- **Instruction 1**:
Answer these questions about the data-loading code, using only what it states.
(a) Which notebook does the code point to for more detail?
(b) What folder path is assigned to path_to_neg_reviews?
(c) Which tokenizer is imported from nltk.tokenize?
- **Instruction 2**: In the data-loading code, write out the passage from "### Loading a" to "print(reviews[:10])" word for word.
- **Instruction 3**:
Decide whether each statement agrees with the data-loading code. Answer yes or no, and quote the words of the code that decide it.
(a) The folder of negative reviews is assumed to sit in the same directory as the notebook.
(b) The os library is imported to handle regular expressions.
(c) All the tokens are to be stored in a list named neg_reviews_tokens_all.

- **Supplied text**:
>> START

## Example Code for Loading and Manipulating Data
- Loading multiple files (Movie Reviews)
- Netvizz
- Political Mashup

In [None]:
# for more detail have a look at Notebook 5.2 Reading and Writing Files
import os # import the operating system library
import codecs
import nltk

### Loading a collection of files

In [None]:
# to use this example download this file and unzip it: http://www.cs.cornell.edu/people/pabo/movie-review-data/review_polarity.tar.gz
path_to_neg_reviews = 'review_polarity/txt_sentoken/neg/' # assuming this folder is in same directory as the notebook

In [None]:
reviews = os.listdir(path_to_neg_reviews) # list all the files in the folder 
print(reviews[:10])

In [None]:
from nltk.tokenize import regexp_tokenize

neg_reviews_tokens_all = [] # here we will store all the tokens
for review in reviews:
    review_text = open(os.path.join(path_to_neg_reviews,review),'r').read() # open and read the file
    # if this fails try codecs.open(os.path.join(path_to_neg_reviews,review),'r',encoding='utf-8').read()

>> END

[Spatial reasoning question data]
>> START

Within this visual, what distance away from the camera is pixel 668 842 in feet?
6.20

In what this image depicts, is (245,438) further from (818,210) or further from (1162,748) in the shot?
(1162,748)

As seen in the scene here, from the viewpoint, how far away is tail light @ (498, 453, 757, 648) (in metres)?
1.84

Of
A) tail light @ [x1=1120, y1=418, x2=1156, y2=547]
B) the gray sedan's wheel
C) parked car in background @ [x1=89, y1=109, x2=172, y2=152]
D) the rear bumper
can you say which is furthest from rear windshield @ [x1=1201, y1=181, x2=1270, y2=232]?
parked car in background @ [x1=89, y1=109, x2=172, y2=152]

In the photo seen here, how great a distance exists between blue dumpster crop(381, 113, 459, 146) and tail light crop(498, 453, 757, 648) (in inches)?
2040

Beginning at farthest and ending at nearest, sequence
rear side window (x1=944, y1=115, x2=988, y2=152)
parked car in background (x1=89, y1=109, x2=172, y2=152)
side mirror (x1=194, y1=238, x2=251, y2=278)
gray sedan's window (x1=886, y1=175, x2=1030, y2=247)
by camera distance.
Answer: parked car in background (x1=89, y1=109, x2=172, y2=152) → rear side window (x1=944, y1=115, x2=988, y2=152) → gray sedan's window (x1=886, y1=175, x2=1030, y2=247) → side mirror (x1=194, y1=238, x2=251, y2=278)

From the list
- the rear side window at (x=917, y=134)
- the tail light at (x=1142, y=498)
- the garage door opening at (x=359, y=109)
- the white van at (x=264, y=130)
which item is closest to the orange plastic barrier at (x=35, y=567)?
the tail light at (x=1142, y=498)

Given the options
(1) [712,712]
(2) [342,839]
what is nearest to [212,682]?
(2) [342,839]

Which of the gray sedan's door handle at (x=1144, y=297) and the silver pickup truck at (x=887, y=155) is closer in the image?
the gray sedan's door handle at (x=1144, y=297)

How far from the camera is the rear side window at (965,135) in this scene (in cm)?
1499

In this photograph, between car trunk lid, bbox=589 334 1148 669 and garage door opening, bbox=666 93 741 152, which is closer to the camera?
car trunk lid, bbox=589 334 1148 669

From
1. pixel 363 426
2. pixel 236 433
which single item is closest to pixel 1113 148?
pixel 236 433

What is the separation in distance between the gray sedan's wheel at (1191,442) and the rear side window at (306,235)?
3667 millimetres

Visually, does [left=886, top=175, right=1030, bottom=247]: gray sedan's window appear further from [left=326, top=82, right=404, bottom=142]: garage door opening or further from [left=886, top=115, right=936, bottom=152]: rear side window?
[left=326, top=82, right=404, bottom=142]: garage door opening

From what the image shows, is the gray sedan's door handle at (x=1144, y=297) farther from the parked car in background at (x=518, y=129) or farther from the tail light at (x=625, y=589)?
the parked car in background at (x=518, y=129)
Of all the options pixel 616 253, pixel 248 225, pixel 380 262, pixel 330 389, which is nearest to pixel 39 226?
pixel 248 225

>> END

- **Complete answer 1**:
(a) Notebook 5.2 Reading and Writing Files
(b) 'review_polarity/txt_sentoken/neg/'
(c) regexp_tokenize

- **Complete answer 2**:
### Loading a collection of files

In [None]:
# to use this example download this file and unzip it: http://www.cs.cornell.edu/people/pabo/movie-review-data/review_polarity.tar.gz
path_to_neg_reviews = 'review_polarity/txt_sentoken/neg/' # assuming this folder is in same directory as the notebook

In [None]:
reviews = os.listdir(path_to_neg_reviews) # list all the files in the folder 
print(reviews[:10])

- **Complete answer 3**:
(a) Yes: "assuming this folder is in same directory as the notebook"
(b) No: "import the operating system library"
(c) Yes: "neg_reviews_tokens_all = [] # here we will store all the tokens"